After coaching people in my fitness center for over 15 years I have designed a set of leg workouts that provide final results rapidly. When I say results I’m talking about gains in size but also concomitant gains in power.
Having educated semi -professional athletes and also doing work in the realm of injury rehabilitation I’ve been exposed to a broad range of various physical exercise types and practices.
The one physical exercise I use all of the time in its many forms is the good old squat. I specifically like the heel raised fulll squat due to the fact of the range of motion it produces but also because it loads the Vastus Medialis Obliqus (VMO) portion of the quadriceps muscle which is very essential for knee stability and strength and power improvement.

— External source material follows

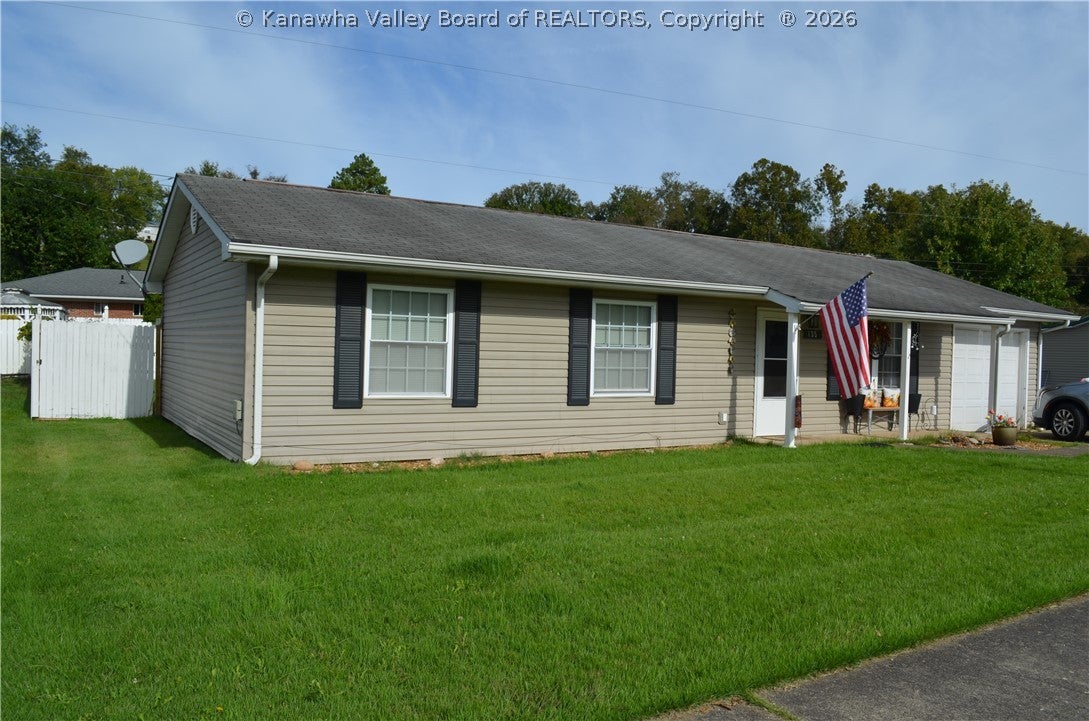 Viking Ln, Ripley, WV 25271 #1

I set this squat technique up so that the traineee stands on a four inch step block with their heels on the block and their toes on the ground. Their feet are placed at hip width apart and the movement is initiated from the knees. Any load is placed in front of the body, no matter whether it be a medicine ball or barbell. I instruct the trainee to keep their torso upright as they squat down to the floor right up until their hamstrings are in make contact with with their calves ahead of returning to the start place. Usually eight-twelve reps of this movement produces a quite good overload and the trainee performs three sets.
I have utilized standing Good Morning lifts for a number of years and like how it effectively conditions the whole of the posterior chain of muscle tissue such as the low back, glutes and hamstrings. Most individuals are quite weak in these muscle groups as they seldom train them but as I discovered in the course of my time working with athletes sound conditioning of these muscle groups is required for efficient force generation and speed improvement. I set this exercise up with the barbell across the shoulder blades. I then instruct the lifter to bend forward from the hips maintaining a flat back and braced abdominals. I get them to bend forward until finally they feel a good stretch on their hamstrings and then return to the original position by making use of their hamstring and gluteals to drive the hips forward.

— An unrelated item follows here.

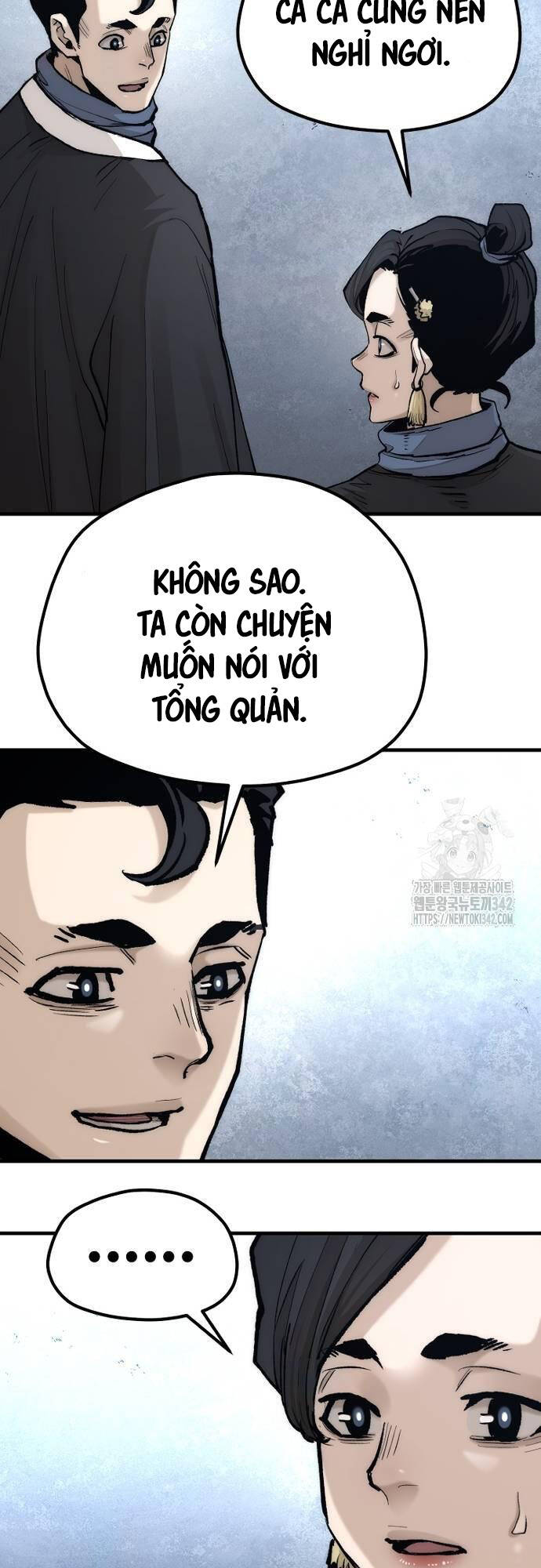 Thiên Ma Phi Thăng Truyện Chap 132 - Next Chap 133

The third exercise I like to use to develop strength and power in the legs is the step up. This functional exercise works the quadriceps at the front of the leg along with the strong hip extensors at the back of the leg namely the glutes and hamstrings. The important set up point with this exercise is to make sure the step block is high enough. Ideally when you place your foot on the block your thigh should be parallel to the ground. One more great tip is to encourage the client to press through their heel as they step up onto the block. This will encourage good glute recruitment during the exercise.
I hope you have enjoyed learning about three of my favourite leg conditioning workouts and I hope you get the chance to go and use them in your local health club.
Feel free to ask me any questions you have about these or any other exercises I have written about in my articles.